Detects models using Power BI's automatic date/time feature, which generates hidden date tables that can bloat the model.

What It Detects

This flag identifies columns in the data model where Power BI has automatically generated hidden date tables. If the date range of a column spans many years, the auto date table generates unnecessary rows. Consider disabling "Auto date/time" in Power BI Options > Data Load, or narrowing the source date range.


Why It Matters

  • Model bloat — Each date/datetime column gets its own hidden calendar table.
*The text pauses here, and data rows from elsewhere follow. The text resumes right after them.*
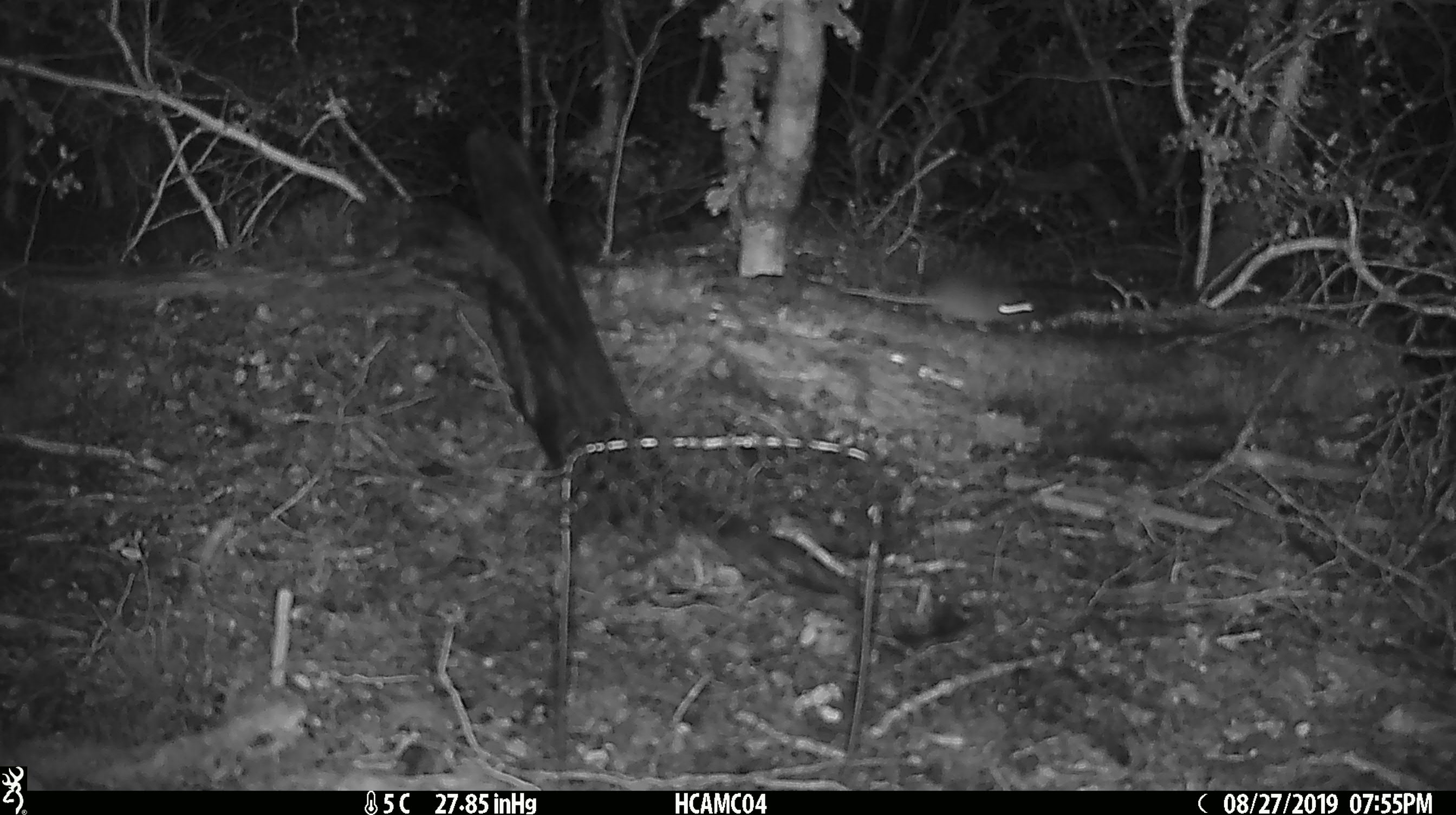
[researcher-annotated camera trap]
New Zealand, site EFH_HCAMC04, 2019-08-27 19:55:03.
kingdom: Animalia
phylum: Chordata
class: Mammalia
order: Rodentia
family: Muridae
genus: Mus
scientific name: Mus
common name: mouse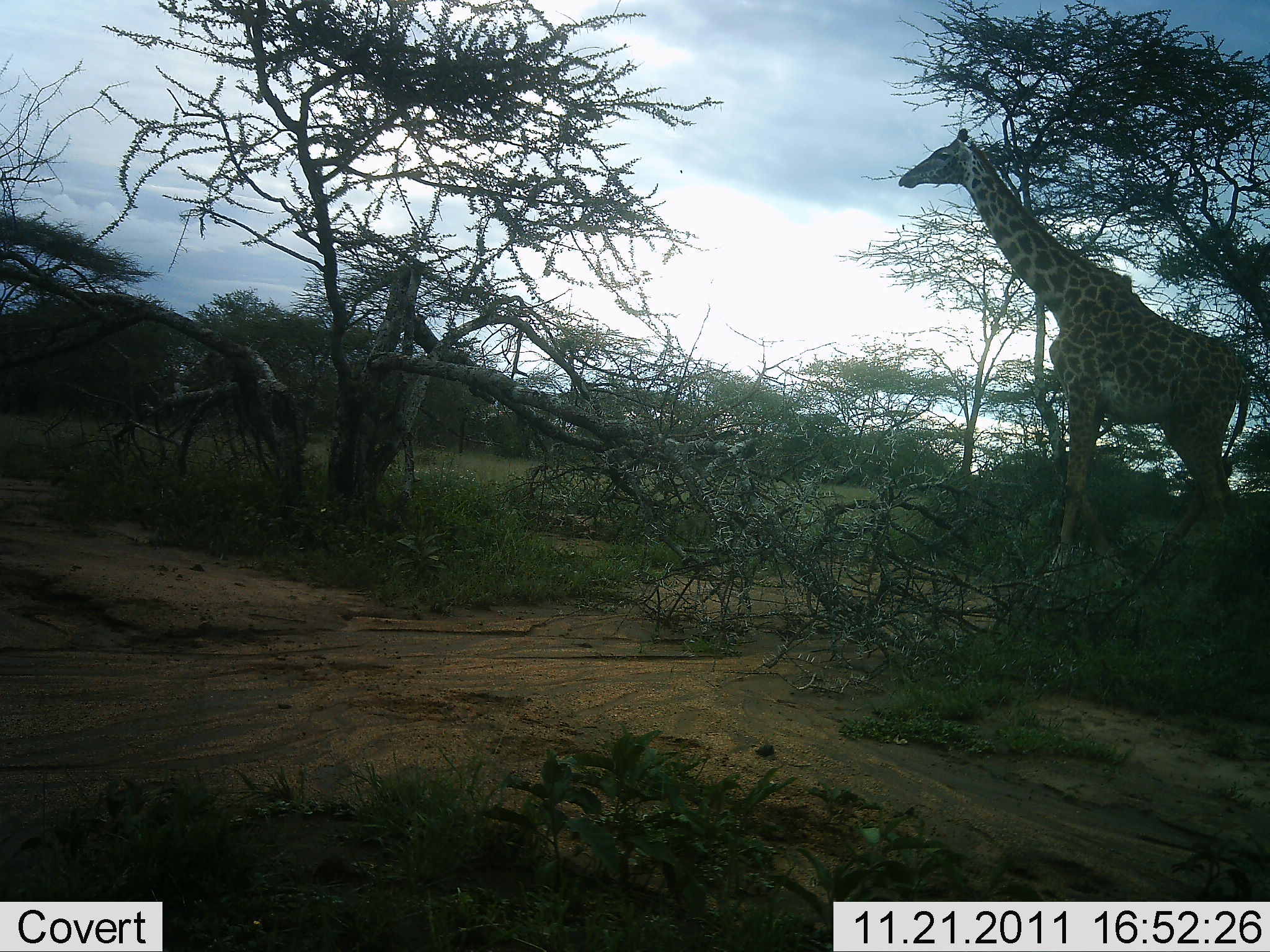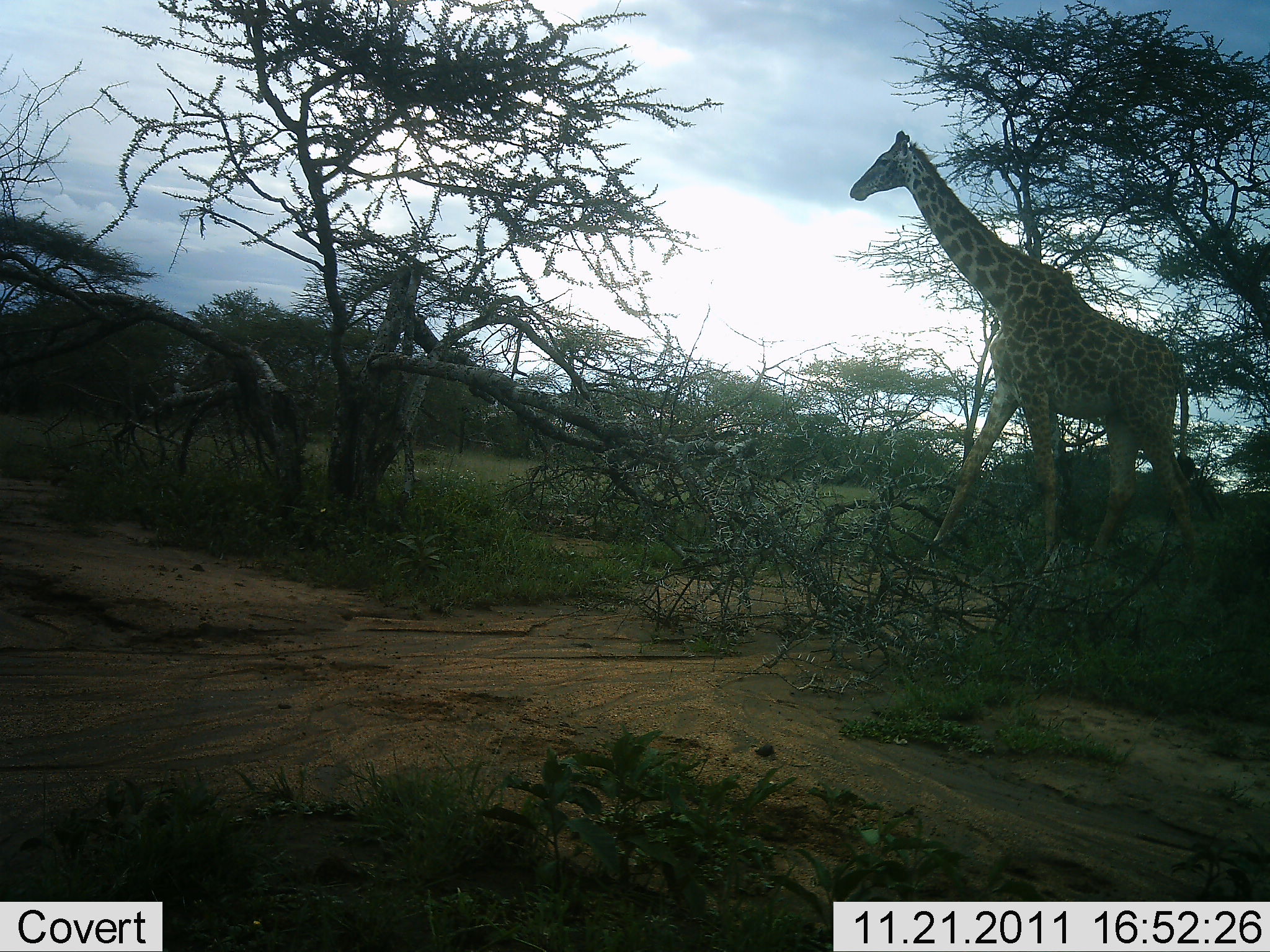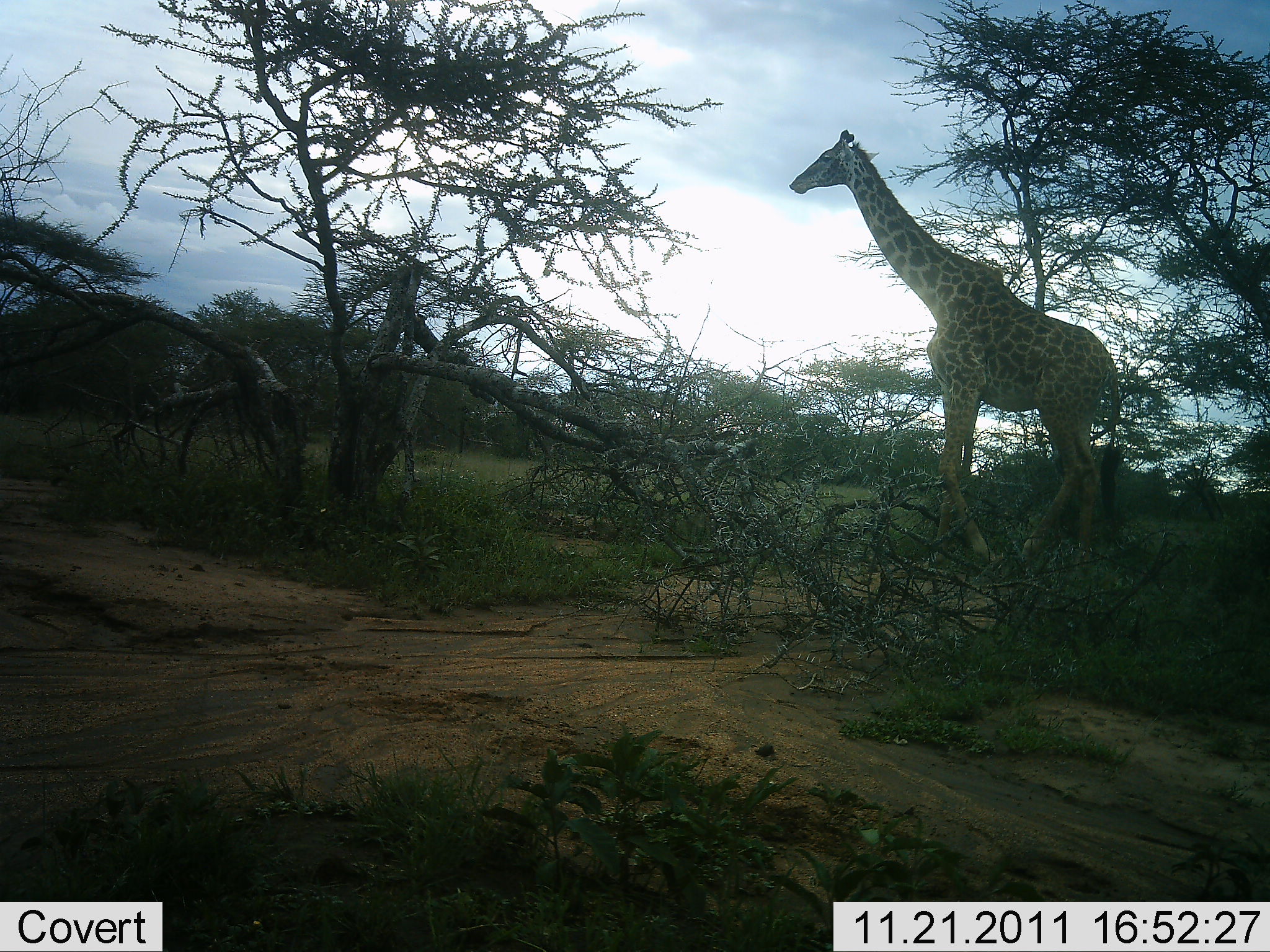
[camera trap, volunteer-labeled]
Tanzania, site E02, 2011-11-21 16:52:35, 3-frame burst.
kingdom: Animalia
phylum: Chordata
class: Mammalia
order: Artiodactyla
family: Giraffidae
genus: Giraffa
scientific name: Giraffa camelopardalis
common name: giraffe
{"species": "giraffe (Giraffa camelopardalis)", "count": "1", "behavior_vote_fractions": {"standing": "0%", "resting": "0%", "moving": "100%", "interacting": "0%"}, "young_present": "0%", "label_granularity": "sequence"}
A model with 10 date columns will have 10 hidden date tables, each with a full year-level hierarchy.
  • Increased memory usage — Auto date tables span the full range of values in the column, often generating rows for years that are irrelevant to the analysis.
  • Slower refresh times — More tables in the model means more processing during data refresh.
  • Redundant with custom date tables — If the model already has a dedicated date/calendar dimension table, the auto-generated tables are completely redundant.

Trigger Conditions

A column is flagged when:

  1. The column has a Date or DateTime data type.
  2. Power BI's Auto date/time feature is enabled (globally or per-column).
  3. A hidden LocalDateTable_* is detected in the model metadata for that column.

Note: This flag detects the presence of auto date tables, not a threshold count.


Output

FieldDescription
reportNameReport name
tableNameTable containing the date column
columnNameDate column that triggered the auto date table
dateRangeThe min–max date range spanned by the auto table
workspaceNameWorkspace name

Notes and Edge Cases

  • Global setting — The "Auto date/time" feature is a global Power BI Desktop setting (File → Options → Data Load). Disabling it affects all new columns but does not retroactively remove existing auto tables from saved .pbix files.
  • Custom date tables — If the model already includes a proper date dimension table, disabling auto date/time is strongly recommended to avoid duplication.
  • Wide date ranges — Columns with erroneous dates (e.g., 1900-01-01 default values) can cause auto date tables to span over 100 years, significantly inflating model size.